Our fully working Carbon Capture Pilot Plant is a vital resource in the fight against climate change, demonstrating best practice in capturing and storing harmful Carbon Dioxide (CO2) before it can be released into the atmosphere.

Executive Education use the Carbon Capture Lab to engage executives in high impact, experiential learning in unfamiliar environments. We work with chemical engineers and programme faculty to design different scenarios based on the specific learning objectives of the Executive Education programme.

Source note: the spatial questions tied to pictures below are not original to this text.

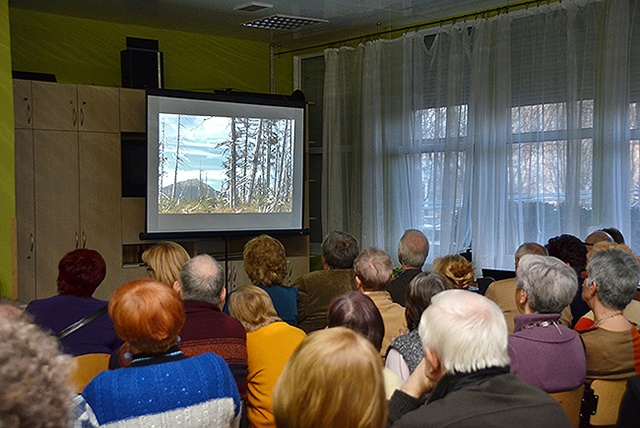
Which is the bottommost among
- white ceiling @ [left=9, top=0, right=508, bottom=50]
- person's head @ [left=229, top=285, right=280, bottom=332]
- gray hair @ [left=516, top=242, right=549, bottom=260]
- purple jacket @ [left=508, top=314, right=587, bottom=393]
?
purple jacket @ [left=508, top=314, right=587, bottom=393]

From Leadership to Finance, the scenarios are bespoke and are played out in an environment triggering decision taking in uncertainty, it alone, exposes executives to new learnings which they had not anticipated.

Examples

The Carbon Capture Lab was integrated onto a Global Leadership Programme developed for a Multinational Electronics Company. The group of senior executives was split into two groups: one on a North Sea oil rig and the other back at the plant on dry land. An alarm goes off – a disaster happens off shore – teams could only communicate via email. With the clock ticking and the pressure mounting, were delegates able to find a solution? How did they lead and communicate under pressure?

A Complete Course in Risk Management challenges executives to manage the live Carbon Capture Plant. They are first asked to identify, plan and measure potential risks. But what happens when crisis strikes and the threat becomes real? How does intellectual analysis before an event help framing human behaviour and decision making under stress? This scenario demonstrates the importance of simulating disasters to stress test procedures and behaviours. Learning by analogy participants are able to link existing procedures in operational risk to financial risk management protocols.

"Simply fantastic. I wished more risk management professionals were given the opportunity to sharpen their senses and develop out of the box thinking the way Imperial does it. It's a truly unique adventure that will resonate with participants long after they have returned back to their desks."